14 June 2007, 12:07
Orthodox Kievers rally against Elton John's forthcoming concert
Kiev, June 14, Interfax - Orthodox activists in Kiev held a vigil at the city authorities' residence in protest against the concert to be given by famous singer Elton John, Yury Yegorov, leader of the All-Ukraine Orthodox Brotherhood of St. Alexander Nevsky, told Interfax on Thursday.
The faithful stood in front of the city administration and Kiev city council building holding posters: 'Kiev is the cradle of Russian Orthodoxy, not Sodom', 'A sodomite's concert is popularization of perversion', 'Sodomy is a cardinal sin', 'Homosexuality leads to AIDS'. The leaflets circulated to passersby said that homosexuality was actively imposed on Ukrainian society as a so-called 'European value'.
As is known, Elton John, whose concert is to take place at Independence Square in the center of the city on Saturday, is an open homosexual.

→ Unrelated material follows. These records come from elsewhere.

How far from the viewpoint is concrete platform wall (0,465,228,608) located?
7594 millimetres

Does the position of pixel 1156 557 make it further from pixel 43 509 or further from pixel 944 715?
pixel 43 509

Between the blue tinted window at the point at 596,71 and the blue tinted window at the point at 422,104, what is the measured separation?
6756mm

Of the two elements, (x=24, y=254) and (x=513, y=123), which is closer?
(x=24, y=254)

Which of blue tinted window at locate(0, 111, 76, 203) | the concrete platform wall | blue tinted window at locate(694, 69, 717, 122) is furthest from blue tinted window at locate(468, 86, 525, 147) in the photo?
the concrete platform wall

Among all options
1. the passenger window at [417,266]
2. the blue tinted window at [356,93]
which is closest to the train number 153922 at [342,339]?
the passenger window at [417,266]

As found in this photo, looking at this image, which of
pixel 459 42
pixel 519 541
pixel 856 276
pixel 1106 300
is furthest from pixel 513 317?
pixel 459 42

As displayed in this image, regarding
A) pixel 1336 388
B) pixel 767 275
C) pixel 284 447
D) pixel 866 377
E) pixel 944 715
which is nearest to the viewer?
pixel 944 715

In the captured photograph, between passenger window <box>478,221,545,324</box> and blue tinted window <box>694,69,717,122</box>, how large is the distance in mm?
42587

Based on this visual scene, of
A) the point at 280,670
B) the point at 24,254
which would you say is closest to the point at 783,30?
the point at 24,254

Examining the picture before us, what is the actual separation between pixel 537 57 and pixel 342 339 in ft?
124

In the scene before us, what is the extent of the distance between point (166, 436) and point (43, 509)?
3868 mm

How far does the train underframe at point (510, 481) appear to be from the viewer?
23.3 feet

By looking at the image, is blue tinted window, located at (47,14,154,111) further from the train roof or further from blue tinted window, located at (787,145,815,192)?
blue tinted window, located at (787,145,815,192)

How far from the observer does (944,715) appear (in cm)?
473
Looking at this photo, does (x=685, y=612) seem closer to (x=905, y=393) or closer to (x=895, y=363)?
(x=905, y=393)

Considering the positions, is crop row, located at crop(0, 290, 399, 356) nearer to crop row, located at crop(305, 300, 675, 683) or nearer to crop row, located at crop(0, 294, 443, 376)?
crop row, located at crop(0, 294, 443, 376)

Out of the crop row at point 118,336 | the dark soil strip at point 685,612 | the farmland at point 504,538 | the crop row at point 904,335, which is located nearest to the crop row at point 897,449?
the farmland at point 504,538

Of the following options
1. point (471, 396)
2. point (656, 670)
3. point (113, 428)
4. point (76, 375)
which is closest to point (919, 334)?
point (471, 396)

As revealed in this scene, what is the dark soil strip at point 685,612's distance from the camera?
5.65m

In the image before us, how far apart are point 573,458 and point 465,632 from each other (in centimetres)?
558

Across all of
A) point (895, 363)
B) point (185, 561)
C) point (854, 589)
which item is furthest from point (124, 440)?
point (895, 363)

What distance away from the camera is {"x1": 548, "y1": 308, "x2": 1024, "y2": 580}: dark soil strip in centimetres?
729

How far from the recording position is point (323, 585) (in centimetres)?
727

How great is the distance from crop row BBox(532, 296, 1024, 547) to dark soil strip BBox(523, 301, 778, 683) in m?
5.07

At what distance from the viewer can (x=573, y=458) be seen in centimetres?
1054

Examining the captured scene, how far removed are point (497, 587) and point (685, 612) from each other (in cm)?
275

The statement of the Orthodox public entitled 'No to sodomy in the old Russian Orthodox holy place of Kiev', which Yegorov presented to the Kiev administration, notes that by offering a concert platform to a propagandist of homosexuality, Ukrainian officials take upon themselves the responsibility before God for the moral corruption of Kievers, especially young people.
Responsible for this corruption are believed to be the principal organizers of the concert, among them former Ukrainian President Kuchma's daughter Yelena Franchuk and her husband Victor Pinchuk, a prominent businessman, as well as Kiev Mayor Leonid Chernovetsky.
The statement also stresses that though returns on the concert will go to struggle with AIDS, the propagation of homosexuality and sexual laxity is one of the main social causes of this illness, and Elton John is an open homosexual who has concluded official union with his sexual partner.
People of non-traditional sexual orientation in European governments and parliaments, 'being ill spiritually and morally, wish to use the present pro-western Ukrainian authorities to impose this abomination on our people and our youth', Orthodox activists believe.